Collection entries
Start of Block
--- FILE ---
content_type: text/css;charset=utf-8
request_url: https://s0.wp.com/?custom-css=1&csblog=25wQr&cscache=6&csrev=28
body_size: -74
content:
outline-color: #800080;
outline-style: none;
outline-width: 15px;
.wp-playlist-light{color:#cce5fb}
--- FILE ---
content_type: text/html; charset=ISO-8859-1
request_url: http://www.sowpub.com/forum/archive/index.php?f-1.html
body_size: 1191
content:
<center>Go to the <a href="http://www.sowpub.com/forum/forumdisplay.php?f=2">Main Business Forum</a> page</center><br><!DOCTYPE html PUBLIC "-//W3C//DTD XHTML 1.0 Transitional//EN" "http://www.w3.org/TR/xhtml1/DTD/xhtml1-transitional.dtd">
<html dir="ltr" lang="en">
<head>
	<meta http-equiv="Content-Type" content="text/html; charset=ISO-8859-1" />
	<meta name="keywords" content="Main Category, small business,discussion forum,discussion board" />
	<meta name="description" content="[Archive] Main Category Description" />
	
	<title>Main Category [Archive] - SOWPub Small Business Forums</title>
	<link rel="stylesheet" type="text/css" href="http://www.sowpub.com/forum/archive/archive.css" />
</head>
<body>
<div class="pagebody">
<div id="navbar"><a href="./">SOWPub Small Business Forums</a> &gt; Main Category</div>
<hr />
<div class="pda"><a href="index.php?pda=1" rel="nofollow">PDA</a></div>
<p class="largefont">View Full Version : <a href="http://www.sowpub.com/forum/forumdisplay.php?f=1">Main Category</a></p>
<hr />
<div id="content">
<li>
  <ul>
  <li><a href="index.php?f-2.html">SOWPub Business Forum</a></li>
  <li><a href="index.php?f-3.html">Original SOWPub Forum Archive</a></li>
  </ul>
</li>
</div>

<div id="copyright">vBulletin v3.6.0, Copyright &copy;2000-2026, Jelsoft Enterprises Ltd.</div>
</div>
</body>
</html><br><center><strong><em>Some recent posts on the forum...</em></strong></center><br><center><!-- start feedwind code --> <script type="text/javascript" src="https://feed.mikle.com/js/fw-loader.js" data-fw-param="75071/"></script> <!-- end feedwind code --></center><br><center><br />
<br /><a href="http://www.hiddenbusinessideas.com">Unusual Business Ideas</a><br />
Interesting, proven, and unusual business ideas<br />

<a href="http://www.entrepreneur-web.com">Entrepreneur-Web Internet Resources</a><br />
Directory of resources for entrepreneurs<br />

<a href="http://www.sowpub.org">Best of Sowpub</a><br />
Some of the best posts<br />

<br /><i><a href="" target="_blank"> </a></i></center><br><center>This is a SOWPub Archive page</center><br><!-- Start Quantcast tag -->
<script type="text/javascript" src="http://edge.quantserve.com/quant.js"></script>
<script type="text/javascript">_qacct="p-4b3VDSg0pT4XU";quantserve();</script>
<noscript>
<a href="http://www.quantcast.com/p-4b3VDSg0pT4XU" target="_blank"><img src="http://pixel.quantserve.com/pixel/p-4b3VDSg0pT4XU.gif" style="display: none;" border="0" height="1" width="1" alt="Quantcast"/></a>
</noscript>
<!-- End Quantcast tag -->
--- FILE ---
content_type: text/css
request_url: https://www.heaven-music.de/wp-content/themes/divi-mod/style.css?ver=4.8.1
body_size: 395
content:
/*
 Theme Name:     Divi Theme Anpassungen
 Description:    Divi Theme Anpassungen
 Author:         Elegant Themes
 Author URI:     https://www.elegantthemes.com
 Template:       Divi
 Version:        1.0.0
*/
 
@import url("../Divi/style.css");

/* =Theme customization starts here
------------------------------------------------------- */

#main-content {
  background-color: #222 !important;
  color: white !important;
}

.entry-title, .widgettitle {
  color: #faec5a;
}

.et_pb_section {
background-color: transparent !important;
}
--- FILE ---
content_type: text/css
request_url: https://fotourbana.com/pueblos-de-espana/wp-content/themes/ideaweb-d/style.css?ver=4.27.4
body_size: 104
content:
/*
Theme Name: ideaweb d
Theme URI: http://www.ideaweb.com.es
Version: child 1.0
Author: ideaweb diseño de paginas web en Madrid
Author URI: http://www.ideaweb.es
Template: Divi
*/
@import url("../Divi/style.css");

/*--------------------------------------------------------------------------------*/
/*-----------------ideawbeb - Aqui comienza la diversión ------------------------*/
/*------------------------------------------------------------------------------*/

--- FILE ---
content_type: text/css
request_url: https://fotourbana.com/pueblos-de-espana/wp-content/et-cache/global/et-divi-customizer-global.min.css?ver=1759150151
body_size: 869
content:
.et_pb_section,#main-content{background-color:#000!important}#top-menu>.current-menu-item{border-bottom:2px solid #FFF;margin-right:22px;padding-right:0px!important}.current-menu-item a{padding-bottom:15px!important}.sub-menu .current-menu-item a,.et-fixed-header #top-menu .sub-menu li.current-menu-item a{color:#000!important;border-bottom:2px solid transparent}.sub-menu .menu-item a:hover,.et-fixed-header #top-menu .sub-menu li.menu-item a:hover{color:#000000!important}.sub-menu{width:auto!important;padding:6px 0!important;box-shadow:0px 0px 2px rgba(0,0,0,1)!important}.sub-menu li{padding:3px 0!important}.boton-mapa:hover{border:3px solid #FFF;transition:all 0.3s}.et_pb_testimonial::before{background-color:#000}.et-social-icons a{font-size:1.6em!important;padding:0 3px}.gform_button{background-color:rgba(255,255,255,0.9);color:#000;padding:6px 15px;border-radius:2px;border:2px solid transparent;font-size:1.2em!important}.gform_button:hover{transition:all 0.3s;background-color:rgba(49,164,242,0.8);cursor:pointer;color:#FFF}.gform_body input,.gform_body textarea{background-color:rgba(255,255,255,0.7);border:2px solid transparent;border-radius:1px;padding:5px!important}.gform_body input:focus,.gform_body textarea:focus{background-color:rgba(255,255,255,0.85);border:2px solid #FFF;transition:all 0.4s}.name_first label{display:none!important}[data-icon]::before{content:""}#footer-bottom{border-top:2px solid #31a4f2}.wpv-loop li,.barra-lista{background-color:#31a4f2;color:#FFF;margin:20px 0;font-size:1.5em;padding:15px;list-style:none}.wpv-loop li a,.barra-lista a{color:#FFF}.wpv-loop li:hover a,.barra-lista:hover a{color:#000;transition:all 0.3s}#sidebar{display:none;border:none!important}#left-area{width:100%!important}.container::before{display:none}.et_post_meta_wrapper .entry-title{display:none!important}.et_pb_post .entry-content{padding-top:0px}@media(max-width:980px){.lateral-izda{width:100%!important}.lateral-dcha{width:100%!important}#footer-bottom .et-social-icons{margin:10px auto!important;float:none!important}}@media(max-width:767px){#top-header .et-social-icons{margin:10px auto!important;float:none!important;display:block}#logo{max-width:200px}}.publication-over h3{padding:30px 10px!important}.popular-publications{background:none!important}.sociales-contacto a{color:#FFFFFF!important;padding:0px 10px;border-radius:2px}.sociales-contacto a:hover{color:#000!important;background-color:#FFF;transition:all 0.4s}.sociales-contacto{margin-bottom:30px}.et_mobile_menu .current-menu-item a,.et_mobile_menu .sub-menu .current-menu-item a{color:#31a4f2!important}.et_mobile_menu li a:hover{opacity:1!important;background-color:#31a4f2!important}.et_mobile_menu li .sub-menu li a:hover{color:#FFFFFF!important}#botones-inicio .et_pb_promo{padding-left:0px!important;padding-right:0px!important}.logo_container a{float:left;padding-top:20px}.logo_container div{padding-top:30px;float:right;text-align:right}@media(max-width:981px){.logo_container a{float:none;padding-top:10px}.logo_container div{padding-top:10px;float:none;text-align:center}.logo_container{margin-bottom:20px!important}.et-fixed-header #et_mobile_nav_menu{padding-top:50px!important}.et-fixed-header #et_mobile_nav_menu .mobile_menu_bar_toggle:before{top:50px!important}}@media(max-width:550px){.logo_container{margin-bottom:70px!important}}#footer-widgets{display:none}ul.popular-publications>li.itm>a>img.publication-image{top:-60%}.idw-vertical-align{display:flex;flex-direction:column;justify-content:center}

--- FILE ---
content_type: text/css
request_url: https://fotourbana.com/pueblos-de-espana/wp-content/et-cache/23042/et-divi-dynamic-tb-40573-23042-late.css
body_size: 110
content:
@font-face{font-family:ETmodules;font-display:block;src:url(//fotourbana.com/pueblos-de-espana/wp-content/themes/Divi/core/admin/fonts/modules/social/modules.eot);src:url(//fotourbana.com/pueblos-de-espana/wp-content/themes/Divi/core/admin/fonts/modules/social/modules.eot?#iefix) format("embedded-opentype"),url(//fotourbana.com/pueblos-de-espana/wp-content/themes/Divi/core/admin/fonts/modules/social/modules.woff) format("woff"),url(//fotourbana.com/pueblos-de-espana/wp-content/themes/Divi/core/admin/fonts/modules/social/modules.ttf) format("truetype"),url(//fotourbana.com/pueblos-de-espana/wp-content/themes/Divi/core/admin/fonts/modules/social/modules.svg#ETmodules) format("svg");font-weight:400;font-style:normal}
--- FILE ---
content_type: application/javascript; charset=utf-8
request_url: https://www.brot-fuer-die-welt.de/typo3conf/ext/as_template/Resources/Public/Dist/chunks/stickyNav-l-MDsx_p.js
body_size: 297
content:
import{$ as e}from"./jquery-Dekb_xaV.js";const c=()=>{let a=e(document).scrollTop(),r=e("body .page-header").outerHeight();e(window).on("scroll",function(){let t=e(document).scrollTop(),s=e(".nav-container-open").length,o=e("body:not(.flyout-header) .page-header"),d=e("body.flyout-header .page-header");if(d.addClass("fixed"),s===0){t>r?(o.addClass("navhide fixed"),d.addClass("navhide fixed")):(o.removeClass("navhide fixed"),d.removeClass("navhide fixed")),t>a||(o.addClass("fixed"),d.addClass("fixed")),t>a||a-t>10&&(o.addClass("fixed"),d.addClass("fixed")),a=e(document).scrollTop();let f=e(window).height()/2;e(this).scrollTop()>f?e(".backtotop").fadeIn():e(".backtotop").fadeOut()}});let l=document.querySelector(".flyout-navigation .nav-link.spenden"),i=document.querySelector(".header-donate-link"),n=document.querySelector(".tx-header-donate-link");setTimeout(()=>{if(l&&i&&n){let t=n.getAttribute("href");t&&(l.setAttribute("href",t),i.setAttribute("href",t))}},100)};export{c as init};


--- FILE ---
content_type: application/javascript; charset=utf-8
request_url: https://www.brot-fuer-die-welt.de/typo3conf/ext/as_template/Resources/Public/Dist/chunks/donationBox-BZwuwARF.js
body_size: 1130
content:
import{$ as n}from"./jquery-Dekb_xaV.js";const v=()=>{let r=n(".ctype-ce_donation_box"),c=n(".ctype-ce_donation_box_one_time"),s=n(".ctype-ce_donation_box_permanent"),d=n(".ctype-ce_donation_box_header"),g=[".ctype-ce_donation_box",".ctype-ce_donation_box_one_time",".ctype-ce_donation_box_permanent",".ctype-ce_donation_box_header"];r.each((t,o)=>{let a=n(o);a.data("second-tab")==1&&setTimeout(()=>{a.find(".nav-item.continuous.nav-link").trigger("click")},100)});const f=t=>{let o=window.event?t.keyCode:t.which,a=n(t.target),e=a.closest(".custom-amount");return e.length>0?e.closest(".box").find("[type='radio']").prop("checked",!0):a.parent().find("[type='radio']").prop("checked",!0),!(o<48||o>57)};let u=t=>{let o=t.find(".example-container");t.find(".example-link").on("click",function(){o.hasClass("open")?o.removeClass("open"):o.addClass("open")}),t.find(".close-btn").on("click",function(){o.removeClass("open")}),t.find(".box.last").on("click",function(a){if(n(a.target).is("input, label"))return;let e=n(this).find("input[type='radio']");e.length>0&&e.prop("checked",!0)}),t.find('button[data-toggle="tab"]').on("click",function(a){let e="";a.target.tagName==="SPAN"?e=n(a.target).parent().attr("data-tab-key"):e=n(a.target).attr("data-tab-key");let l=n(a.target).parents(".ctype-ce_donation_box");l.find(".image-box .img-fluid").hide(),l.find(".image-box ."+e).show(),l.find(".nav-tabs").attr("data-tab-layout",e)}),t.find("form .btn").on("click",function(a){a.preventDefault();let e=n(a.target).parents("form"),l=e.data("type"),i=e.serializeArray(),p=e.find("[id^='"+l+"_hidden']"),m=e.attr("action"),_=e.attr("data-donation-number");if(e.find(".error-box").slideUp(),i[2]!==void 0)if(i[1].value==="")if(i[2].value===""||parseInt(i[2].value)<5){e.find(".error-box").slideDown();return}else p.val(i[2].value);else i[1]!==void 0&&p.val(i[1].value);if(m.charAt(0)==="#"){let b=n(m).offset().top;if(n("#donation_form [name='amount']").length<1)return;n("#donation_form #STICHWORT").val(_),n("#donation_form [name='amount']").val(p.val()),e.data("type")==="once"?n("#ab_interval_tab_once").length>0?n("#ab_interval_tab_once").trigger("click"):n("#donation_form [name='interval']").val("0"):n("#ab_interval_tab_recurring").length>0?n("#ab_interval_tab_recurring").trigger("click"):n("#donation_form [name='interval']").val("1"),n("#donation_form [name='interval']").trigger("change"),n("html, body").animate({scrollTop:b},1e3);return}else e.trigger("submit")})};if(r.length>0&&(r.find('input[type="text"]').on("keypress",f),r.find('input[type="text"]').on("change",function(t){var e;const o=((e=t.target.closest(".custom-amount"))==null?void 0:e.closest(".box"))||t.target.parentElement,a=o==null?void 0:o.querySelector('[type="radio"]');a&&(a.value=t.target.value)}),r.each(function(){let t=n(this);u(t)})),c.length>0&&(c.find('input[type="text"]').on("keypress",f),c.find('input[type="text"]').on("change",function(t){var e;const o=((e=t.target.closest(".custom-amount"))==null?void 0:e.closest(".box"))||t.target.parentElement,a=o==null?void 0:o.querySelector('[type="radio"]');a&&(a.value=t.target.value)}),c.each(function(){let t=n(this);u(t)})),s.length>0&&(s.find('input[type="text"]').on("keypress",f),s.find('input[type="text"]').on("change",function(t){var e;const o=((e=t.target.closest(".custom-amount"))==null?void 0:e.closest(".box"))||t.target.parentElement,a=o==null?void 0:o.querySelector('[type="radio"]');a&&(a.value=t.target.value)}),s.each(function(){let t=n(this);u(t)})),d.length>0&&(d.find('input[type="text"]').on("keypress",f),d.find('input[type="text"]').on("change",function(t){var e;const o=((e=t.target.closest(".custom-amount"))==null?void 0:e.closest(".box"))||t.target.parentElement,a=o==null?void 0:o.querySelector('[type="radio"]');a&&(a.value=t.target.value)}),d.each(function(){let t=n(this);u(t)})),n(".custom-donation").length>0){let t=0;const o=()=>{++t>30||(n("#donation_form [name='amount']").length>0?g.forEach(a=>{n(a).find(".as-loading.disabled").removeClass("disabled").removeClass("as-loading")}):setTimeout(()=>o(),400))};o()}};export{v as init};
End of Block
Each line above that contains the word "chunks" should be counted, and only the total given.

2